*** Opening Supplied information ***

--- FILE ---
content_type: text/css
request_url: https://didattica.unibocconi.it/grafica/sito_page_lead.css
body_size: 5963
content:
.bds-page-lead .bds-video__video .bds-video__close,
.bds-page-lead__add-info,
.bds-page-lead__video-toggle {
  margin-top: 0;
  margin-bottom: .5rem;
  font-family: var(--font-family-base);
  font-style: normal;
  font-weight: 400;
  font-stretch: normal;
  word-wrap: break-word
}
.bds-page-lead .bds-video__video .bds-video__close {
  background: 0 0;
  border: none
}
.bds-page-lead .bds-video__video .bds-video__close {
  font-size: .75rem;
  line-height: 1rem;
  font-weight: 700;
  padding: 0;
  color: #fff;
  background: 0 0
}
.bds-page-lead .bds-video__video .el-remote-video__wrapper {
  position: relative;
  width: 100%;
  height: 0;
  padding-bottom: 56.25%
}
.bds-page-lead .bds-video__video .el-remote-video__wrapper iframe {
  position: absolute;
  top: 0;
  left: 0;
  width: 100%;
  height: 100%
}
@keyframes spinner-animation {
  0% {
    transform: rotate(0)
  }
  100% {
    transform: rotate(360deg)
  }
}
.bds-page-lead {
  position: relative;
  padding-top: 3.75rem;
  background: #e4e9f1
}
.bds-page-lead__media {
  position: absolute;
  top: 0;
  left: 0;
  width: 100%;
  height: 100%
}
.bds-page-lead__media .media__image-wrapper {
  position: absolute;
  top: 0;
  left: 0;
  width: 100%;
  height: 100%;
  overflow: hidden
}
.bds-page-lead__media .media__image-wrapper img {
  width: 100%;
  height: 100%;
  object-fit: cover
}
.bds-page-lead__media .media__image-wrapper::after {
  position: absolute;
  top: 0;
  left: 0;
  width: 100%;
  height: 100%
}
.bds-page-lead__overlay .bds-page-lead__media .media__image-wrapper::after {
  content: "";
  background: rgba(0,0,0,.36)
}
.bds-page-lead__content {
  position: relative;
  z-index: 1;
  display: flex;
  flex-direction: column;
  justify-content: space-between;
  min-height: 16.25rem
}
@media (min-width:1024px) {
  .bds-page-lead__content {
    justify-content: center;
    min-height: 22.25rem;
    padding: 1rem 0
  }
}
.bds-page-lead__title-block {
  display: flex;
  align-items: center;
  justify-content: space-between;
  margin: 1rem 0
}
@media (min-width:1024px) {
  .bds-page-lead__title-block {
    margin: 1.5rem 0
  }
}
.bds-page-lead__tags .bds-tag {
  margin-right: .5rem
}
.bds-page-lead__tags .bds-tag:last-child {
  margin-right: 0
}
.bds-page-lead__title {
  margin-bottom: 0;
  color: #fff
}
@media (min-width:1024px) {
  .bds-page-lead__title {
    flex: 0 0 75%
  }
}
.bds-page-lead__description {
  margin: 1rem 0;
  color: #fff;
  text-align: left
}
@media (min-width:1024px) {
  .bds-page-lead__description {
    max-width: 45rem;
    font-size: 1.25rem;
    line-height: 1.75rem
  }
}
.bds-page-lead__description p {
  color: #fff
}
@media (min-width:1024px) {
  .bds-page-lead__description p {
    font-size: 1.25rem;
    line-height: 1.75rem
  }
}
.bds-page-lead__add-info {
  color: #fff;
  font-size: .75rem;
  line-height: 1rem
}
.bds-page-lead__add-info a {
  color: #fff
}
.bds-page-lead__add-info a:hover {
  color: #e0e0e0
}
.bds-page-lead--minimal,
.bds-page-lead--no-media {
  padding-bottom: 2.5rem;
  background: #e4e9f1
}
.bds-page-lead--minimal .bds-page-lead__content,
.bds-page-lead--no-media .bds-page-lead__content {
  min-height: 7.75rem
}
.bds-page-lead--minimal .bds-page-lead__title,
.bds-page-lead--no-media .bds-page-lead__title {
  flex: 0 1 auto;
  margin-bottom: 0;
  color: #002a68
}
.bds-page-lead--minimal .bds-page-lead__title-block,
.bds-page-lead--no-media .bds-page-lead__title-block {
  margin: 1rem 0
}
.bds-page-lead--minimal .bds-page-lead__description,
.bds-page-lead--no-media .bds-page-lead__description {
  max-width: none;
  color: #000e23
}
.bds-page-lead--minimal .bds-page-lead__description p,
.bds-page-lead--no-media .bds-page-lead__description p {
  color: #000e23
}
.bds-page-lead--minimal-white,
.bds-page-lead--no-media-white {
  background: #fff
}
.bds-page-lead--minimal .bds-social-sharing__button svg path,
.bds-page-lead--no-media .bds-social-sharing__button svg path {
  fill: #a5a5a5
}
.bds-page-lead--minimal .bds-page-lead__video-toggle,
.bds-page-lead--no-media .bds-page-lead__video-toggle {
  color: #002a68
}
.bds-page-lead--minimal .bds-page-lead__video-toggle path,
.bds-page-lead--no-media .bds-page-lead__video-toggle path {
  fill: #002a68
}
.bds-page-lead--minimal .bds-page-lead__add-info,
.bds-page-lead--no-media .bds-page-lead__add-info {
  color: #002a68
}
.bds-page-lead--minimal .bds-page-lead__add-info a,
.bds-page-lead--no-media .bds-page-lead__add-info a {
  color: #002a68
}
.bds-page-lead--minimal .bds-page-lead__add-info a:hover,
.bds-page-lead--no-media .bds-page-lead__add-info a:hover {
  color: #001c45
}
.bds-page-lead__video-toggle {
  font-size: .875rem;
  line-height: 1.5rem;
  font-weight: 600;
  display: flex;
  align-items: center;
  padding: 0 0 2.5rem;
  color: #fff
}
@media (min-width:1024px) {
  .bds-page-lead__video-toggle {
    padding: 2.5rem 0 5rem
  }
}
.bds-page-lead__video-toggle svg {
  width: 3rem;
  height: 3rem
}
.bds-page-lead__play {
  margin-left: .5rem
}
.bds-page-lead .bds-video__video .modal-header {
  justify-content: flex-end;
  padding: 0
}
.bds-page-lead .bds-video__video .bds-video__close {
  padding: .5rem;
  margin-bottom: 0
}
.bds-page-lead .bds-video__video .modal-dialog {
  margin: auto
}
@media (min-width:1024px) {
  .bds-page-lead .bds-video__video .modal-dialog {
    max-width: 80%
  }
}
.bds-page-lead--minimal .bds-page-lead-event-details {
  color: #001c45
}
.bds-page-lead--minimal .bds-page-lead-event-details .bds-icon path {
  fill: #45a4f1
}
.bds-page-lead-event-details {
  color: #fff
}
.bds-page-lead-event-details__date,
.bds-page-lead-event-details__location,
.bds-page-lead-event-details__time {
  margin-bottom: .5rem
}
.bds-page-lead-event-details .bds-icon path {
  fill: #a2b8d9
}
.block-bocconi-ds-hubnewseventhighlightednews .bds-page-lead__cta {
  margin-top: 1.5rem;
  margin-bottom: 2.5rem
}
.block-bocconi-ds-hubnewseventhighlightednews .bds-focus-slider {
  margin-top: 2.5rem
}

*** Closing Supplied information ***

What to produce ▸
Reproduce all the records precisely.

Task response ▸
--- FILE ---
content_type: text/css
request_url: https://didattica.unibocconi.it/grafica/sito_page_lead.css
body_size: 5963
content:
.bds-page-lead .bds-video__video .bds-video__close,
.bds-page-lead__add-info,
.bds-page-lead__video-toggle {
  margin-top: 0;
  margin-bottom: .5rem;
  font-family: var(--font-family-base);
  font-style: normal;
  font-weight: 400;
  font-stretch: normal;
  word-wrap: break-word
}
.bds-page-lead .bds-video__video .bds-video__close {
  background: 0 0;
  border: none
}
.bds-page-lead .bds-video__video .bds-video__close {
  font-size: .75rem;
  line-height: 1rem;
  font-weight: 700;
  padding: 0;
  color: #fff;
  background: 0 0
}
.bds-page-lead .bds-video__video .el-remote-video__wrapper {
  position: relative;
  width: 100%;
  height: 0;
  padding-bottom: 56.25%
}
.bds-page-lead .bds-video__video .el-remote-video__wrapper iframe {
  position: absolute;
  top: 0;
  left: 0;
  width: 100%;
  height: 100%
}
@keyframes spinner-animation {
  0% {
    transform: rotate(0)
  }
  100% {
    transform: rotate(360deg)
  }
}
.bds-page-lead {
  position: relative;
  padding-top: 3.75rem;
  background: #e4e9f1
}
.bds-page-lead__media {
  position: absolute;
  top: 0;
  left: 0;
  width: 100%;
  height: 100%
}
.bds-page-lead__media .media__image-wrapper {
  position: absolute;
  top: 0;
  left: 0;
  width: 100%;
  height: 100%;
  overflow: hidden
}
.bds-page-lead__media .media__image-wrapper img {
  width: 100%;
  height: 100%;
  object-fit: cover
}
.bds-page-lead__media .media__image-wrapper::after {
  position: absolute;
  top: 0;
  left: 0;
  width: 100%;
  height: 100%
}
.bds-page-lead__overlay .bds-page-lead__media .media__image-wrapper::after {
  content: "";
  background: rgba(0,0,0,.36)
}
.bds-page-lead__content {
  position: relative;
  z-index: 1;
  display: flex;
  flex-direction: column;
  justify-content: space-between;
  min-height: 16.25rem
}
@media (min-width:1024px) {
  .bds-page-lead__content {
    justify-content: center;
    min-height: 22.25rem;
    padding: 1rem 0
  }
}
.bds-page-lead__title-block {
  display: flex;
  align-items: center;
  justify-content: space-between;
  margin: 1rem 0
}
@media (min-width:1024px) {
  .bds-page-lead__title-block {
    margin: 1.5rem 0
  }
}
.bds-page-lead__tags .bds-tag {
  margin-right: .5rem
}
.bds-page-lead__tags .bds-tag:last-child {
  margin-right: 0
}
.bds-page-lead__title {
  margin-bottom: 0;
  color: #fff
}
@media (min-width:1024px) {
  .bds-page-lead__title {
    flex: 0 0 75%
  }
}
.bds-page-lead__description {
  margin: 1rem 0;
  color: #fff;
  text-align: left
}
@media (min-width:1024px) {
  .bds-page-lead__description {
    max-width: 45rem;
    font-size: 1.25rem;
    line-height: 1.75rem
  }
}
.bds-page-lead__description p {
  color: #fff
}
@media (min-width:1024px) {
  .bds-page-lead__description p {
    font-size: 1.25rem;
    line-height: 1.75rem
  }
}
.bds-page-lead__add-info {
  color: #fff;
  font-size: .75rem;
  line-height: 1rem
}
.bds-page-lead__add-info a {
  color: #fff
}
.bds-page-lead__add-info a:hover {
  color: #e0e0e0
}
.bds-page-lead--minimal,
.bds-page-lead--no-media {
  padding-bottom: 2.5rem;
  background: #e4e9f1
}
.bds-page-lead--minimal .bds-page-lead__content,
.bds-page-lead--no-media .bds-page-lead__content {
  min-height: 7.75rem
}
.bds-page-lead--minimal .bds-page-lead__title,
.bds-page-lead--no-media .bds-page-lead__title {
  flex: 0 1 auto;
  margin-bottom: 0;
  color: #002a68
}
.bds-page-lead--minimal .bds-page-lead__title-block,
.bds-page-lead--no-media .bds-page-lead__title-block {
  margin: 1rem 0
}
.bds-page-lead--minimal .bds-page-lead__description,
.bds-page-lead--no-media .bds-page-lead__description {
  max-width: none;
  color: #000e23
}
.bds-page-lead--minimal .bds-page-lead__description p,
.bds-page-lead--no-media .bds-page-lead__description p {
  color: #000e23
}
.bds-page-lead--minimal-white,
.bds-page-lead--no-media-white {
  background: #fff
}
.bds-page-lead--minimal .bds-social-sharing__button svg path,
.bds-page-lead--no-media .bds-social-sharing__button svg path {
  fill: #a5a5a5
}
.bds-page-lead--minimal .bds-page-lead__video-toggle,
.bds-page-lead--no-media .bds-page-lead__video-toggle {
  color: #002a68
}
.bds-page-lead--minimal .bds-page-lead__video-toggle path,
.bds-page-lead--no-media .bds-page-lead__video-toggle path {
  fill: #002a68
}
.bds-page-lead--minimal .bds-page-lead__add-info,
.bds-page-lead--no-media .bds-page-lead__add-info {
  color: #002a68
}
.bds-page-lead--minimal .bds-page-lead__add-info a,
.bds-page-lead--no-media .bds-page-lead__add-info a {
  color: #002a68
}
.bds-page-lead--minimal .bds-page-lead__add-info a:hover,
.bds-page-lead--no-media .bds-page-lead__add-info a:hover {
  color: #001c45
}
.bds-page-lead__video-toggle {
  font-size: .875rem;
  line-height: 1.5rem;
  font-weight: 600;
  display: flex;
  align-items: center;
  padding: 0 0 2.5rem;
  color: #fff
}
@media (min-width:1024px) {
  .bds-page-lead__video-toggle {
    padding: 2.5rem 0 5rem
  }
}
.bds-page-lead__video-toggle svg {
  width: 3rem;
  height: 3rem
}
.bds-page-lead__play {
  margin-left: .5rem
}
.bds-page-lead .bds-video__video .modal-header {
  justify-content: flex-end;
  padding: 0
}
.bds-page-lead .bds-video__video .bds-video__close {
  padding: .5rem;
  margin-bottom: 0
}
.bds-page-lead .bds-video__video .modal-dialog {
  margin: auto
}
@media (min-width:1024px) {
  .bds-page-lead .bds-video__video .modal-dialog {
    max-width: 80%
  }
}
.bds-page-lead--minimal .bds-page-lead-event-details {
  color: #001c45
}
.bds-page-lead--minimal .bds-page-lead-event-details .bds-icon path {
  fill: #45a4f1
}
.bds-page-lead-event-details {
  color: #fff
}
.bds-page-lead-event-details__date,
.bds-page-lead-event-details__location,
.bds-page-lead-event-details__time {
  margin-bottom: .5rem
}
.bds-page-lead-event-details .bds-icon path {
  fill: #a2b8d9
}
.block-bocconi-ds-hubnewseventhighlightednews .bds-page-lead__cta {
  margin-top: 1.5rem;
  margin-bottom: 2.5rem
}
.block-bocconi-ds-hubnewseventhighlightednews .bds-focus-slider {
  margin-top: 2.5rem
}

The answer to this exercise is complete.